Дедушко Селиван и сам вырядился в невесть откуда взявшиеся у него чёботы — пустоносые, с заплатами на обоих скульях, но вволю смазанные и расчищенные суконкой. И рубаха на нём была не та — мелким пшенцом по блёкло-синему застиранному ситцу, неглаженая, но чистая.
— А Ванюшка-то Дронов ещё вчерась надвечер улепетнул, — сообщил он со свежей утренней бодростью. — Один, да пеший. Да-а… Побёг, побёг, соколик… Заглянул я к ему перед тем — молчит, цигаркой коптит, а сумка уже у порога. Так был сух, а то и вовсе сухменью взялся, исхудал бедой. Вот как запекло-то мужика! Погоди, говорю, завтра подводой доставим. Ни в какую! Каждый час, говорит, дорог. Ну да уж, поди и тамотка, тридцать вёрст отсчитал по прохладцу. А то небось уж и в ашалоне едет.
— Моя бабка говорит, это его смертушка к себе кличет, — сказал Пашка Гыга. — Иди сюды, иди сюды — пальцем, гы-гы-гы.
— А ну! — повёл бровью дед Симака, и Пашка опасливо отскочил, продолжая мокророто лыбиться. — Выправь-ка лучше телегу на выезд.
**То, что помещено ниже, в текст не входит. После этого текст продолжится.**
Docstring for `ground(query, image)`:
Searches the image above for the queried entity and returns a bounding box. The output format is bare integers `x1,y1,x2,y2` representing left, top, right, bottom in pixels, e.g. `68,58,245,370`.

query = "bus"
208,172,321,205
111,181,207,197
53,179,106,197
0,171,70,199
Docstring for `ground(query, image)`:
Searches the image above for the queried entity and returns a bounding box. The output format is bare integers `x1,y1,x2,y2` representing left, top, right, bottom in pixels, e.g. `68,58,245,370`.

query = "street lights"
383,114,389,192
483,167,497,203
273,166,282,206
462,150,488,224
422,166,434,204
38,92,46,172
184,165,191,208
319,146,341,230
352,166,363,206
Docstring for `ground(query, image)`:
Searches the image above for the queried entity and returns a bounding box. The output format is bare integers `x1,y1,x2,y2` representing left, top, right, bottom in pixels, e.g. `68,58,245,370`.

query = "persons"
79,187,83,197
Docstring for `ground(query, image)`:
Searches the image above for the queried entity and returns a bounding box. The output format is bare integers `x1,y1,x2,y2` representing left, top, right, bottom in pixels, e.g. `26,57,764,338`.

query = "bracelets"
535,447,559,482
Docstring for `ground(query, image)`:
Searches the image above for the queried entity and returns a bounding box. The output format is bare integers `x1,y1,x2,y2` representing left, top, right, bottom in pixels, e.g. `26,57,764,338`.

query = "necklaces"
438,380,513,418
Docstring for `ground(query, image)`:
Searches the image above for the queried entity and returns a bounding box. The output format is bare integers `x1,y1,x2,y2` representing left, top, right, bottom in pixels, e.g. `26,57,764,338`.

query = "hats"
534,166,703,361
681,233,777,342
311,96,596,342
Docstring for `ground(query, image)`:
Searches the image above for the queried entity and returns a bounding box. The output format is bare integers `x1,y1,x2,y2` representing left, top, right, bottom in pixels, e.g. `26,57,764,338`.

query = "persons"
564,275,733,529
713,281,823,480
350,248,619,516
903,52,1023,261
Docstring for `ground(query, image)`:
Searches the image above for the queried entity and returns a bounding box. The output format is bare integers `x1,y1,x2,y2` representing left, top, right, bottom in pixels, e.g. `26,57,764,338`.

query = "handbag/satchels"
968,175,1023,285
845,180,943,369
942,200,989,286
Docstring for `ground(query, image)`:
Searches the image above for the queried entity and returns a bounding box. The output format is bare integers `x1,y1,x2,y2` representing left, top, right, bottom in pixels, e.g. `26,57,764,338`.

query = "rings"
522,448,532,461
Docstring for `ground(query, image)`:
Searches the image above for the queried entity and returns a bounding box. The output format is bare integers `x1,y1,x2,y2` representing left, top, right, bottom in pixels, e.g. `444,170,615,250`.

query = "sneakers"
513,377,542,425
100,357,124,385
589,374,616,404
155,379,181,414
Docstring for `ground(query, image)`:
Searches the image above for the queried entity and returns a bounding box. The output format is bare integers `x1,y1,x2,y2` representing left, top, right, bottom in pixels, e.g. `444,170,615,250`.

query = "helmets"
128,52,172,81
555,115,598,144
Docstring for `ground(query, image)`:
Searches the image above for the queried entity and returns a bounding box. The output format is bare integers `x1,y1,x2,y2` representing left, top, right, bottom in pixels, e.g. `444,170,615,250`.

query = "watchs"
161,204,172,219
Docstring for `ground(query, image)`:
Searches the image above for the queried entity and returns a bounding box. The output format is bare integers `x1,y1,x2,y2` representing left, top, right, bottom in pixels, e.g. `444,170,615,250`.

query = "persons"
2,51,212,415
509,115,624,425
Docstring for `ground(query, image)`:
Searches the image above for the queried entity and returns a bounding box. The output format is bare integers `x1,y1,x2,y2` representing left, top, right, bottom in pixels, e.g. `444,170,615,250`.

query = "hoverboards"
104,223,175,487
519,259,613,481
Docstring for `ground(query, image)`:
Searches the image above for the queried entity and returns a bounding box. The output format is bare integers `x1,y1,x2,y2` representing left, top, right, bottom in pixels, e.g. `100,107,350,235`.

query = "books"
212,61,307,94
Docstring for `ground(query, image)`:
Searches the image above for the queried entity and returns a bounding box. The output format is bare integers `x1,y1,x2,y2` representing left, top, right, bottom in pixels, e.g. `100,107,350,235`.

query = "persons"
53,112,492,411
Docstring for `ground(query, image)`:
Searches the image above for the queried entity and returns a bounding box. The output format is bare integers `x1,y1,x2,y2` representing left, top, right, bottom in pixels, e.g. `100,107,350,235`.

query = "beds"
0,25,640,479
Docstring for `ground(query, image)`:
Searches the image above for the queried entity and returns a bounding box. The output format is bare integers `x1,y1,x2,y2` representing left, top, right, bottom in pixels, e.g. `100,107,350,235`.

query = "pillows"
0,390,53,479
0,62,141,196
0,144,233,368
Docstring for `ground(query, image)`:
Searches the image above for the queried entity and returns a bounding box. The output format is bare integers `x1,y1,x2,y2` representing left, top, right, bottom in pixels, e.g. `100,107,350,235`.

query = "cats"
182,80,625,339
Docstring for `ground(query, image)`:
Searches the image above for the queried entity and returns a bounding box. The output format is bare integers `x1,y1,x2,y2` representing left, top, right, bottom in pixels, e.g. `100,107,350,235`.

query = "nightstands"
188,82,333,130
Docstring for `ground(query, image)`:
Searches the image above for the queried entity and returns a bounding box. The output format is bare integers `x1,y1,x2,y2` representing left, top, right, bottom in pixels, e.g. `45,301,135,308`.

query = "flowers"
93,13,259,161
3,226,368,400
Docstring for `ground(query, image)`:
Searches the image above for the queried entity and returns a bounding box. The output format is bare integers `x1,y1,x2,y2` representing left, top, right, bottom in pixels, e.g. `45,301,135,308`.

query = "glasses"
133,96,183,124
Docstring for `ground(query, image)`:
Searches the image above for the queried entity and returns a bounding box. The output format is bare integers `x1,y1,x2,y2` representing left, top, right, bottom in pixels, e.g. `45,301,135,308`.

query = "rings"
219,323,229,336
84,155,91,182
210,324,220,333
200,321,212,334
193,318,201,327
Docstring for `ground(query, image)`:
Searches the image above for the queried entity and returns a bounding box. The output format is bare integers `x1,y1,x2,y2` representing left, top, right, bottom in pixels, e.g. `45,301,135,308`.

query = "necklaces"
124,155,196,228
Пашка готовно облапил дышло и поволок бестарку на свободное место.
— Двух извозов хватит ли? — спросил дедушко Селиван. — С полета мужиков ежли?
— Хватит. — Дед Симака кивнул-клюнул крупным вороньим носом, зачинавшимся безо всякого перехода прямо в самой пуще жёстких бровей. — Хватит и двух — не на Азов поход.
— Тебе, Касьянушко, каких прикажешь запречь? — весело поинтересовался дедушко Селиван. — Выбирай любых, напоследок проедешь.
— Всё едино. Не с бубенцами скакать. Коней-то покормили?
— А то как же, — степенно кивнул дед Симака, принявший конюшенные бразды.
— Засыпали, засыпали овсеца, — уточнил дедушко Селиван. — Жую-ют! Я ить сюда чуть свет прискакал. А топчан сладим, дак и ночевать тутотка стану.
— Овёс бы поберегли. Не зима — всем овёс травить, — заметил Касьян. — Теперь сыпь, да оглядывайся.